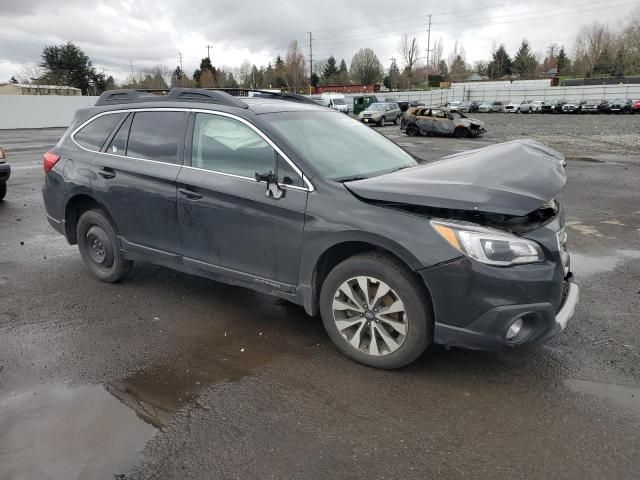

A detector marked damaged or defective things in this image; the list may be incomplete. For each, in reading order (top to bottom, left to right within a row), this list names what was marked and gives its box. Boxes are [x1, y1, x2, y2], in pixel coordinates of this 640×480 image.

wrecked vehicle [400, 108, 484, 138]
crumpled hood [344, 138, 564, 215]
wrecked vehicle [42, 88, 576, 370]
broken headlight [432, 220, 544, 266]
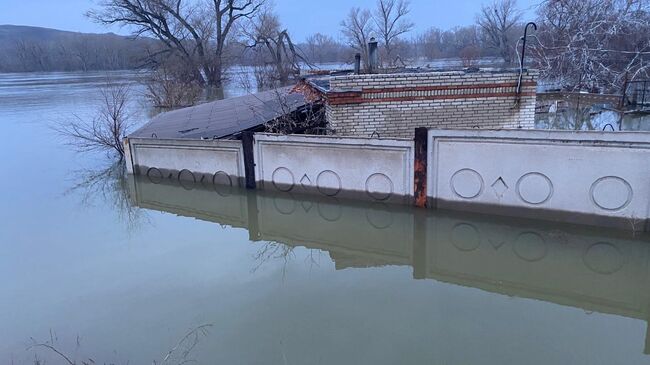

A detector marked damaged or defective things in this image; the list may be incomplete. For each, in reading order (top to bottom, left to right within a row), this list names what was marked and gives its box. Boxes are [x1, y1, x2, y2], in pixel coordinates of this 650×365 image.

rusty metal post [240, 130, 256, 188]
rusty metal post [412, 127, 428, 208]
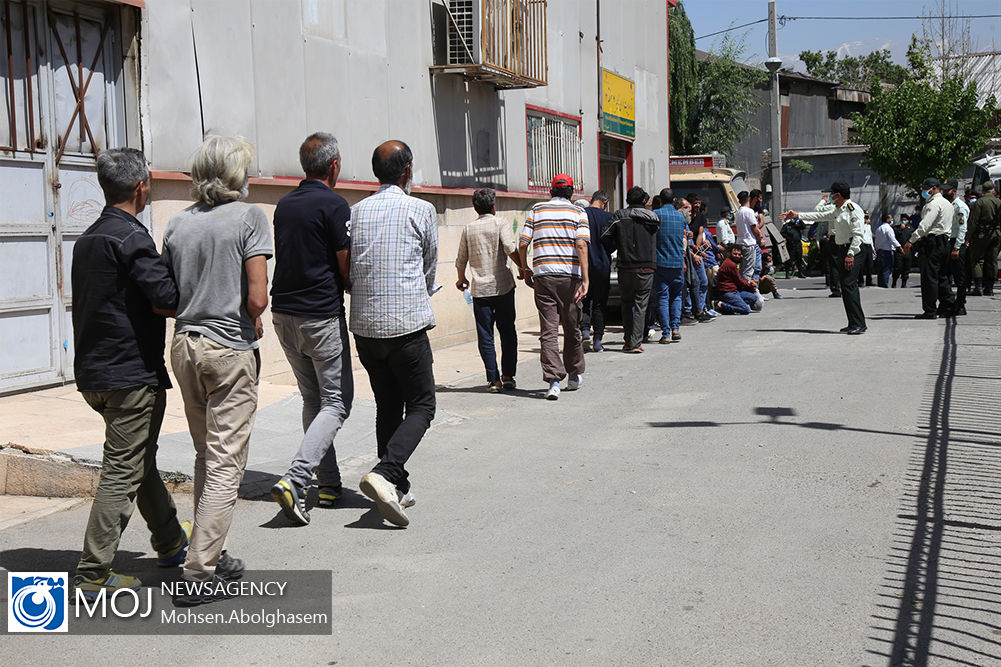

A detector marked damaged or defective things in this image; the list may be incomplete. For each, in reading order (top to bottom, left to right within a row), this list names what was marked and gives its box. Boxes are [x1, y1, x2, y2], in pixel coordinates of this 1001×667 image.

rusty metal door [0, 0, 129, 392]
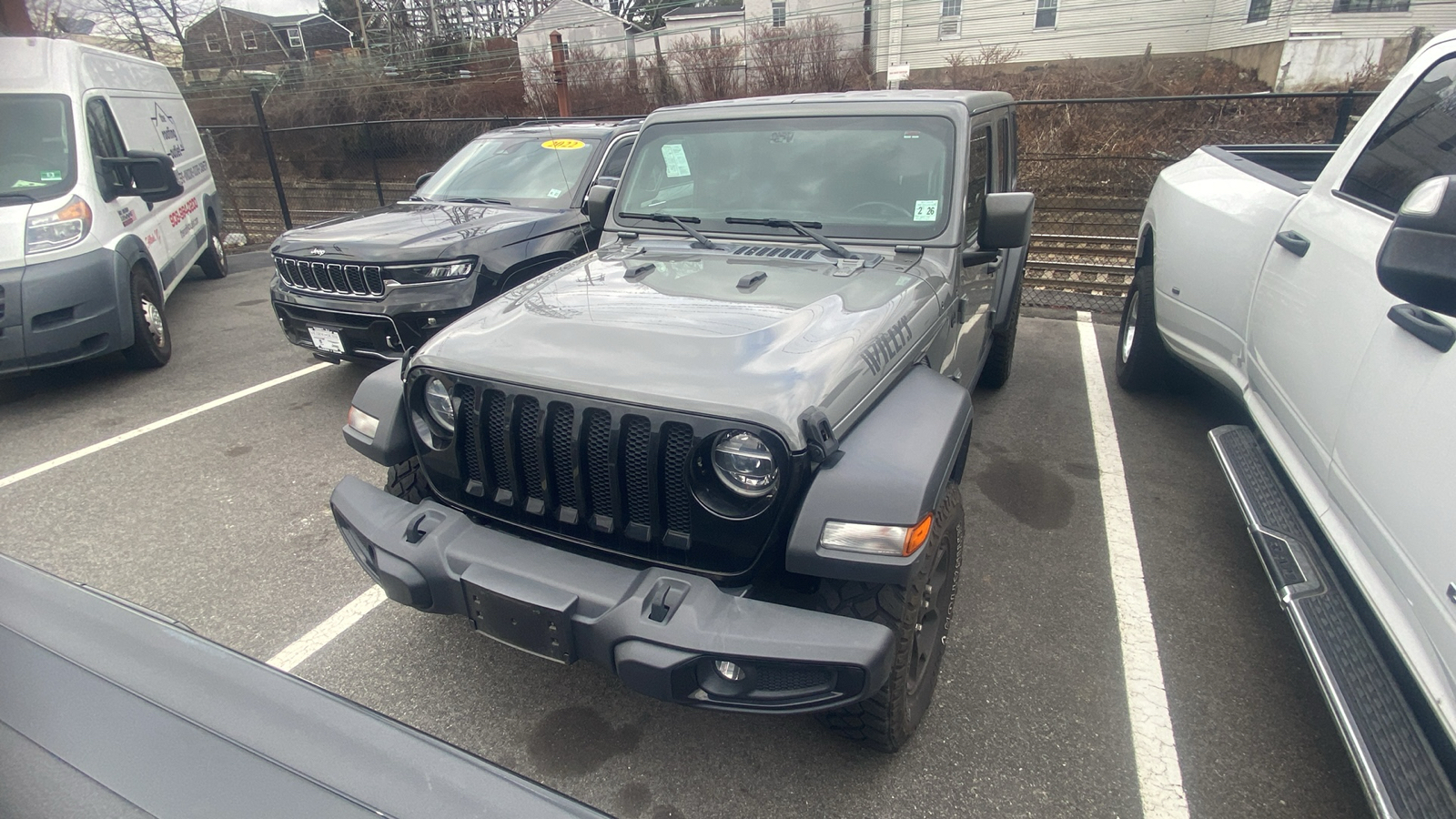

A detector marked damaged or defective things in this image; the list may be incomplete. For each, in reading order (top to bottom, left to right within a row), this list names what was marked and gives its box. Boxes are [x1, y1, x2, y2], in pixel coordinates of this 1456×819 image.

exposed front bumper [333, 477, 899, 713]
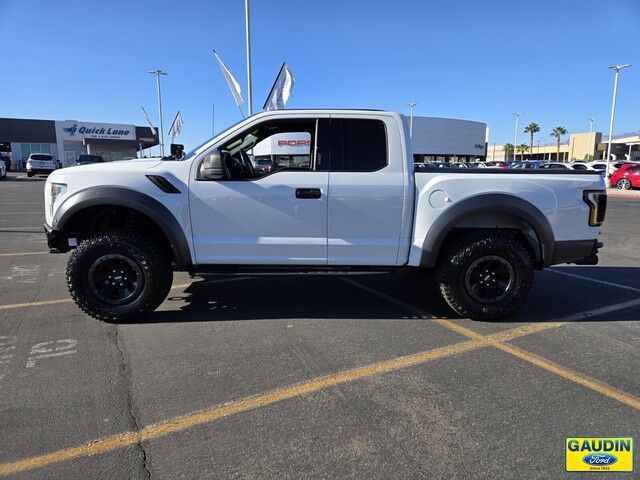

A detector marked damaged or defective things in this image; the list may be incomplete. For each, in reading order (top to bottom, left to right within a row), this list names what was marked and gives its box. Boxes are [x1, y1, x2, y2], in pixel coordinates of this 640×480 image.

parking lot crack [113, 324, 152, 478]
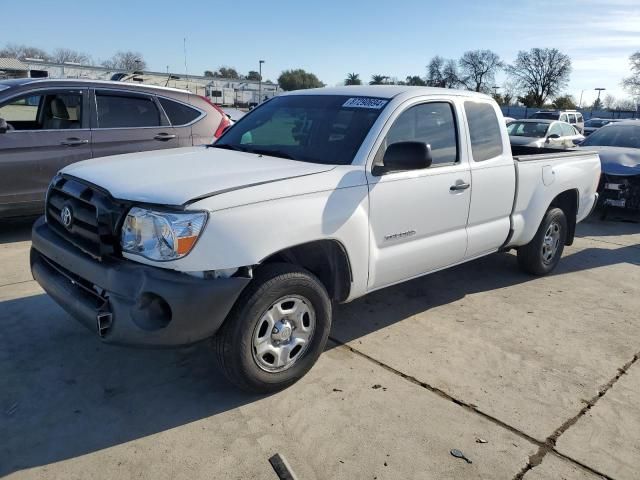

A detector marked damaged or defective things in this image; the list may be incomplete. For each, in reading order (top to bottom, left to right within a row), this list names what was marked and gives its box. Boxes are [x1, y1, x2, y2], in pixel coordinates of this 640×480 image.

crack in pavement [330, 338, 640, 480]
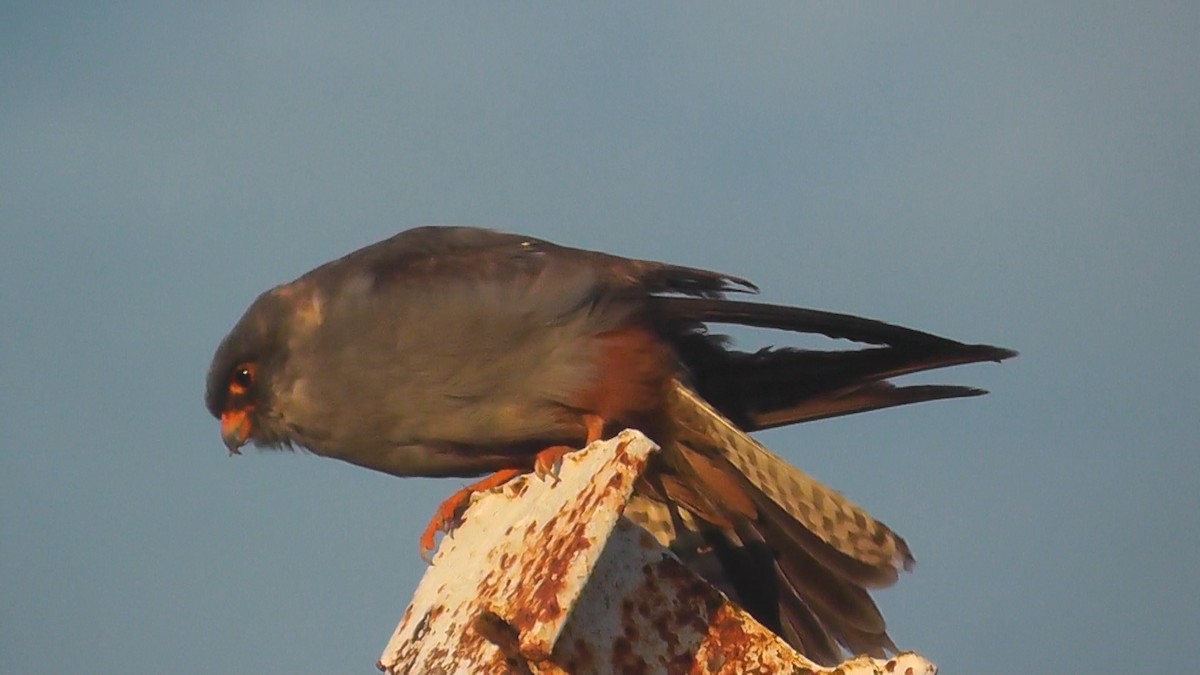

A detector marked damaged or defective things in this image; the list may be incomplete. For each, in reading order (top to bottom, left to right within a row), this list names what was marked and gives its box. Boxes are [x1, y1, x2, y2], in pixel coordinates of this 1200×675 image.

rusty metal post [379, 429, 931, 672]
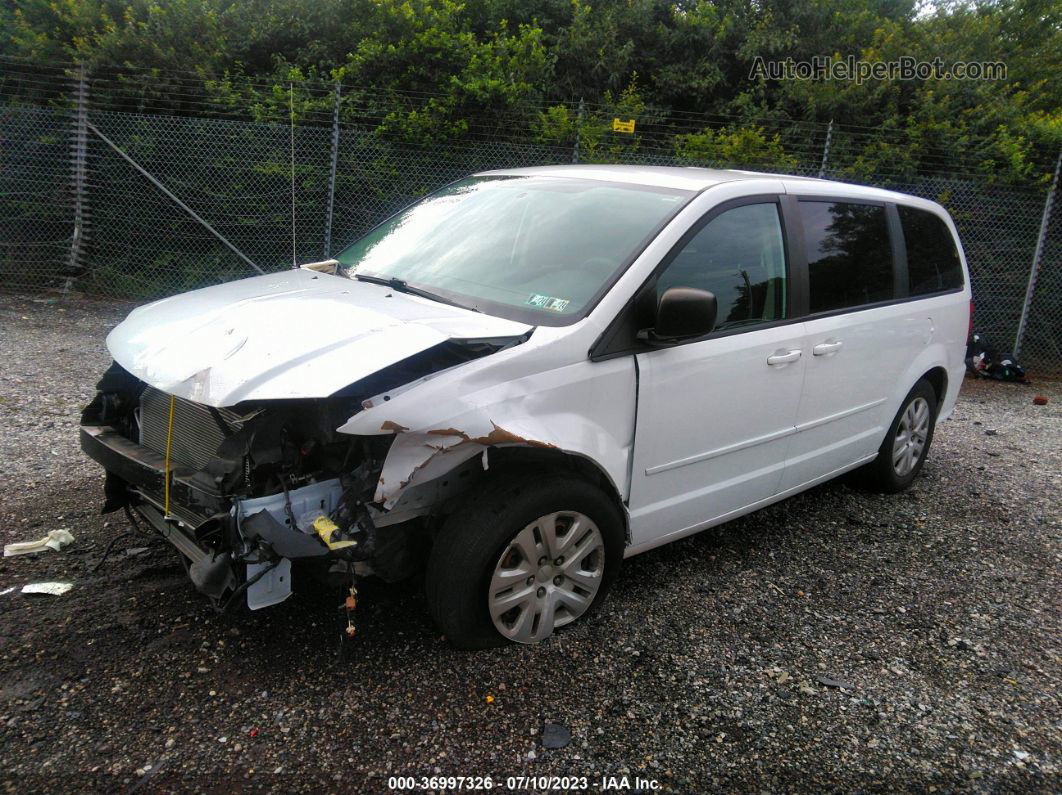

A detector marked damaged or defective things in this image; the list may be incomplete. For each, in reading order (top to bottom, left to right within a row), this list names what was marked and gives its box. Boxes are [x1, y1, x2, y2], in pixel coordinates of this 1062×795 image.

torn fender panel [105, 269, 528, 405]
crumpled hood [107, 269, 531, 405]
torn fender panel [344, 354, 632, 509]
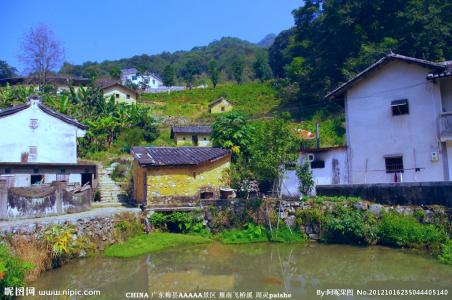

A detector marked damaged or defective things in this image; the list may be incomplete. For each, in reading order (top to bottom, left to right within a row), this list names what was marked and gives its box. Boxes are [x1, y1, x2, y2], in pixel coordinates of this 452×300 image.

rusty metal roof [130, 147, 230, 166]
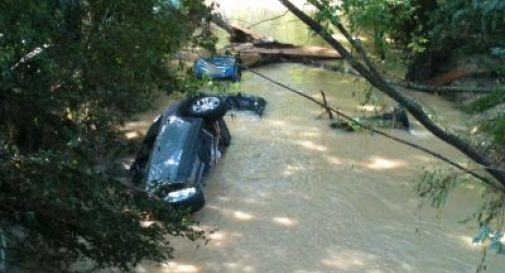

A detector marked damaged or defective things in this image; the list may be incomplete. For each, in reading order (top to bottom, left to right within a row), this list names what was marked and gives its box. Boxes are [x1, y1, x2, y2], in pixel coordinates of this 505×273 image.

damaged car body [132, 93, 266, 210]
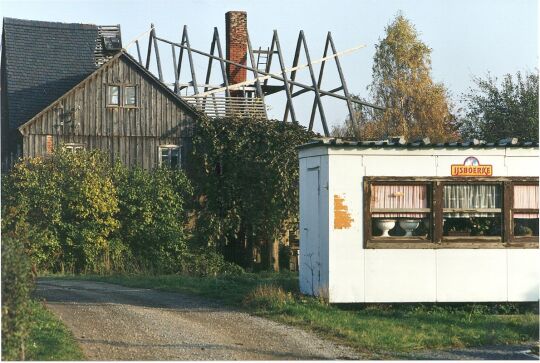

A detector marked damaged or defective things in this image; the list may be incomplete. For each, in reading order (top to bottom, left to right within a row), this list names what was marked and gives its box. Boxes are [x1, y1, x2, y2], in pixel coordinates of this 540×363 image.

rusty stain [334, 195, 354, 229]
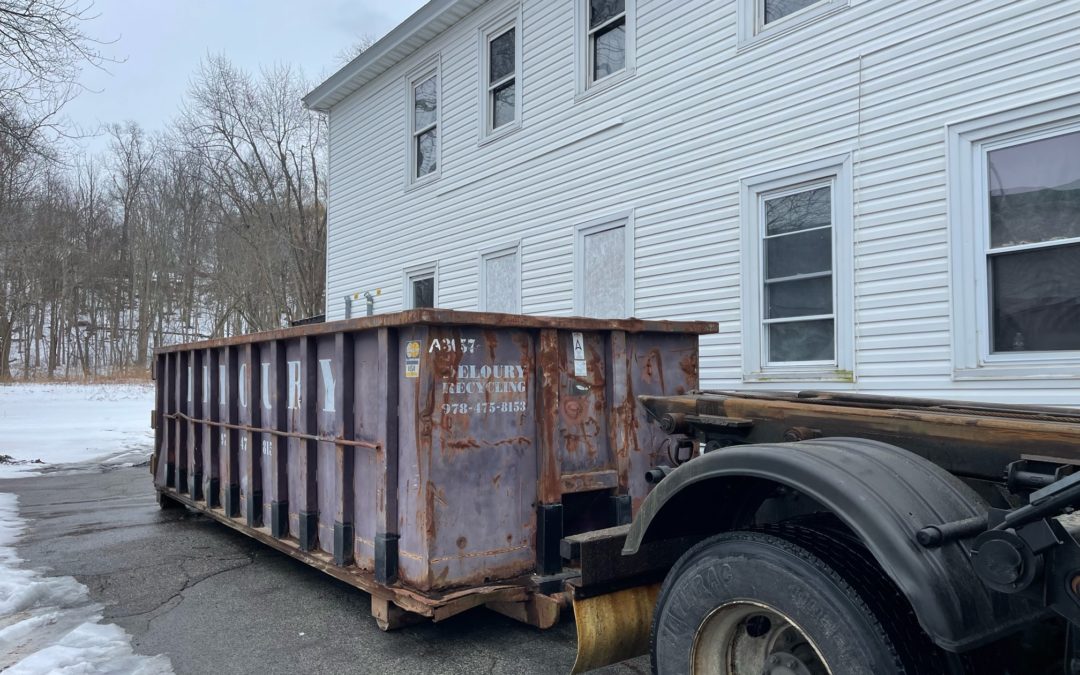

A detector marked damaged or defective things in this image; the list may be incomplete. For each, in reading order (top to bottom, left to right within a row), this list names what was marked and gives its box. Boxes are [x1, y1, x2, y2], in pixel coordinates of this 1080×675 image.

cracked pavement [4, 468, 643, 673]
rusty metal dumpster [147, 311, 712, 626]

→ WHAT NEEDS TO BE DONE
Set down the records precisely as they appear. Any picture stays out.

→ TASK RESPONSE
A detector marked damaged or defective things in this image; the list may be incomplete. For each, in reading order (top to bottom, left to right within a row), this list names what was marked and gives its box. Boxes are [x1, y1, x2, y2], in pixel coordinates of this 640×480 image.

wrecked vehicle [400, 108, 484, 138]
crumpled hood [344, 138, 564, 215]
wrecked vehicle [42, 88, 576, 370]
broken headlight [432, 220, 544, 266]

A detector marked damaged or defective things in this image; the list may be incomplete. For each, in reading order (top to bottom, left to right within a row), this list names what was marked and gives its box. Boxes are [x1, y1, x2, y2], in pixel coordinates of this 650×365 image.

rusty metal post [240, 130, 256, 188]
rusty metal post [412, 127, 428, 208]

A detector marked damaged or defective things in this image; the list may be incomplete. For each, in reading order (top to bottom, left to right within a row), this list names what was marked and gives its box. Boxes are [x1, y1, x2, y2], in pixel coordinates of this 1001×667 image.

rusty metal door [0, 0, 129, 392]

A detector marked damaged or defective things in this image; the list may be incomplete. For each, in reading order (top to bottom, left to right within a row), this list names what was marked and gives its box. Boxes are [x1, y1, x2, y2], in pixel coordinates of this 1456×819 image.

exposed front bumper [333, 477, 899, 713]

A detector marked damaged or defective things in this image; the list may be incomplete. For each, in reading order (top to bottom, left to right within a row), this list names what was marked and gives its box. Boxes are [x1, y1, x2, y2], in pixel coordinates of this 640×480 image.

parking lot crack [113, 324, 152, 478]

A detector marked damaged or defective things in this image; the list may be incomplete. For each, in reading order (top to bottom, left to right within a row), this list names what was marked and gives its box. Boxes are [x1, y1, x2, y2], in pixel coordinates of this 640×480 image.

crack in pavement [330, 338, 640, 480]

A detector marked damaged or defective things in this image; the list may be incomplete. For each, in reading order (top to bottom, left to right within a row), this list names what was marked and gives its box. Boxes are [x1, y1, x2, y2], in pixel coordinates of this 1200×675 image.

rusty metal post [379, 429, 931, 672]

A detector marked damaged or defective things in this image; the list may be incomplete. For each, in reading order (top to bottom, left to right within a row), this list names what was marked and gives its box. Boxes are [x1, y1, x2, y2], in pixel coordinates of this 1062×795 image.

torn fender panel [105, 269, 528, 405]
crumpled hood [107, 269, 531, 405]
torn fender panel [344, 354, 632, 509]

A detector marked damaged or defective things in this image; the list may be incomplete. For each, in reading order (top to bottom, left to right within a row), this list names what was marked and gives its box. Boxes are [x1, y1, x2, y2], in pixel coordinates of this 452×300 image.

rusty metal roof [130, 147, 230, 166]

A detector marked damaged or defective things in this image; the list may be incomplete. For each, in reading order (top to bottom, left to right within a row), this list names what was marked and gives its box. Boxes are [x1, y1, x2, y2], in pixel coordinates of this 505×273 image.

damaged car body [132, 93, 266, 210]

A detector marked damaged or defective things in this image; the list may be incomplete. For each, in reading order (top to bottom, left to right within a row), this list names what was marked and gives its box. Boxes are [x1, y1, x2, y2], in pixel coordinates of this 540×363 image.

rusty stain [334, 195, 354, 229]

A detector marked damaged or defective things in this image; the list may be incomplete. For each, in reading order (top to bottom, left to right within a row), this list names what was marked and gives its box. Boxes are [x1, y1, x2, y2], in pixel coordinates of this 1080×675 image.

cracked pavement [4, 468, 643, 673]
rusty metal dumpster [147, 311, 712, 626]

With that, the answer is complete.